• What is being asked:
If an entry holds a picture, leave that picture out; copy everything else exactly.

- Opening Delimiter -

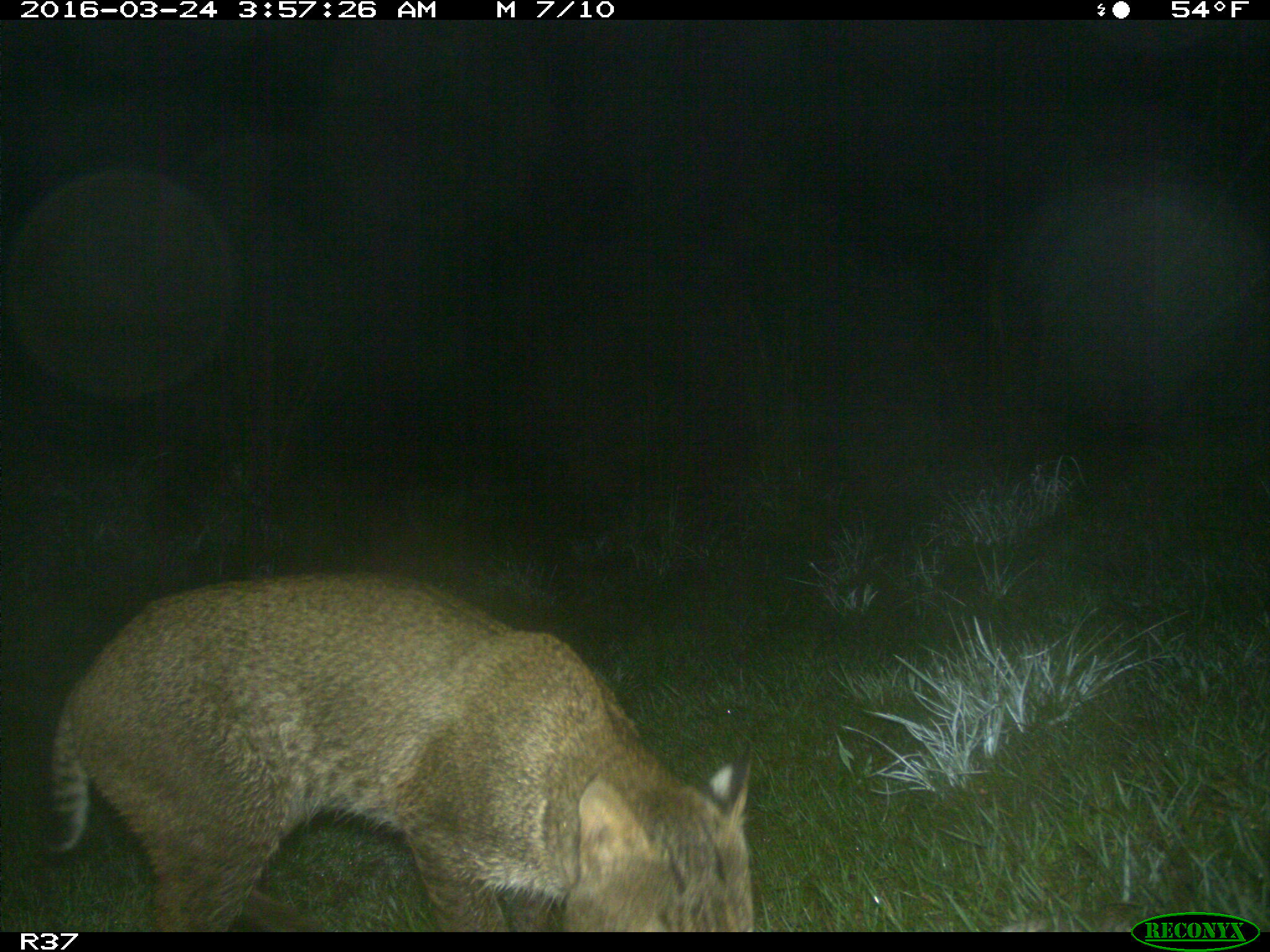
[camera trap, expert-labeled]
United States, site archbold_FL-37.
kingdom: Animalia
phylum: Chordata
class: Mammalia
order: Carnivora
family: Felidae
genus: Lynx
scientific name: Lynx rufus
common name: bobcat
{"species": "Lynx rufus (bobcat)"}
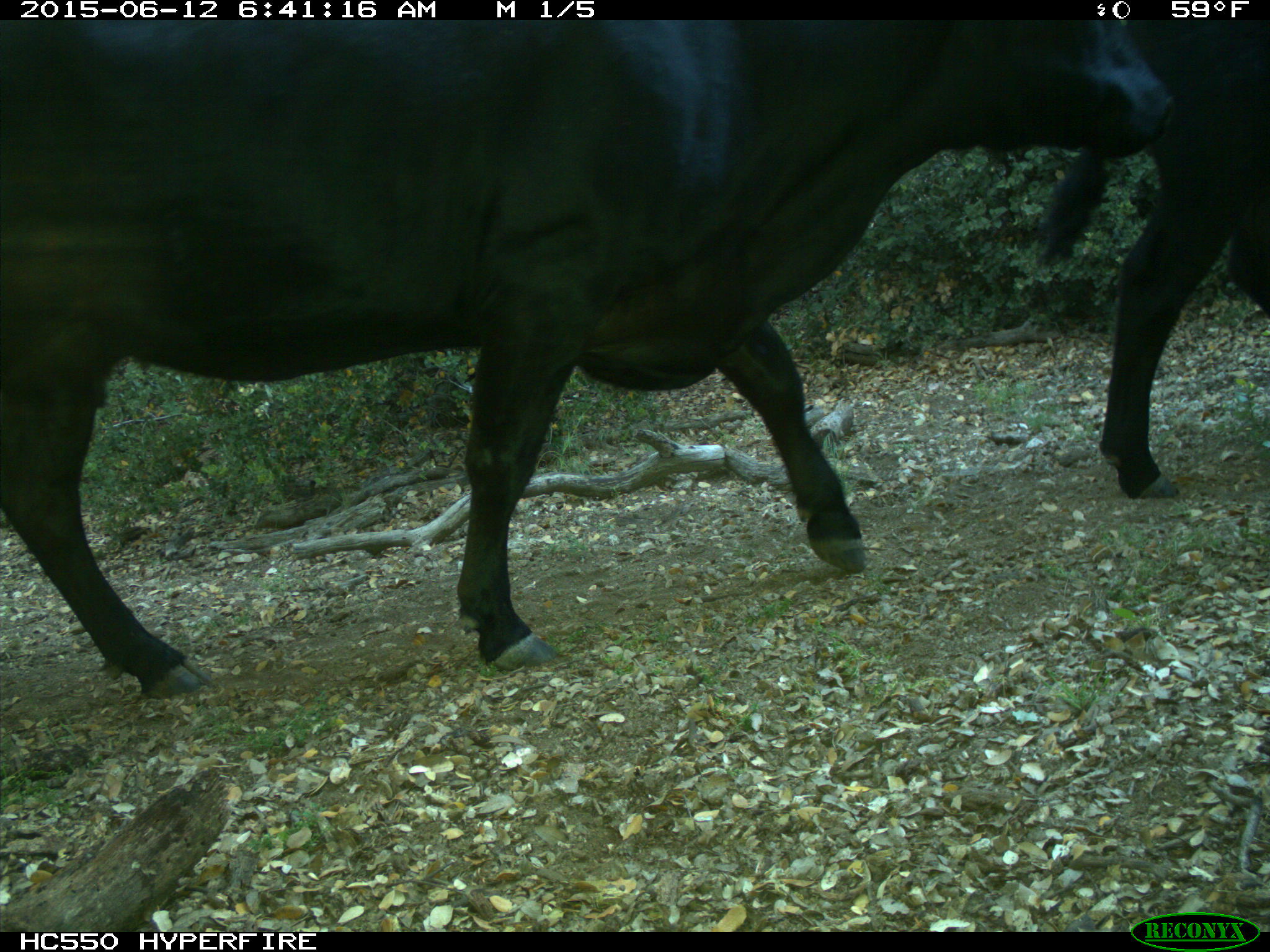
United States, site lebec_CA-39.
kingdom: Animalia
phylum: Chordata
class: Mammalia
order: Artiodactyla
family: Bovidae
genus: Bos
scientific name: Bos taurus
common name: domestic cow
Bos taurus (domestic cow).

- Closing Delimiter -

• Response for this exercise:
[camera trap, expert-labeled]
United States, site archbold_FL-37.
kingdom: Animalia
phylum: Chordata
class: Mammalia
order: Carnivora
family: Felidae
genus: Lynx
scientific name: Lynx rufus
common name: bobcat
{"species": "Lynx rufus (bobcat)"}
United States, site lebec_CA-39.
kingdom: Animalia
phylum: Chordata
class: Mammalia
order: Artiodactyla
family: Bovidae
genus: Bos
scientific name: Bos taurus
common name: domestic cow
Bos taurus (domestic cow).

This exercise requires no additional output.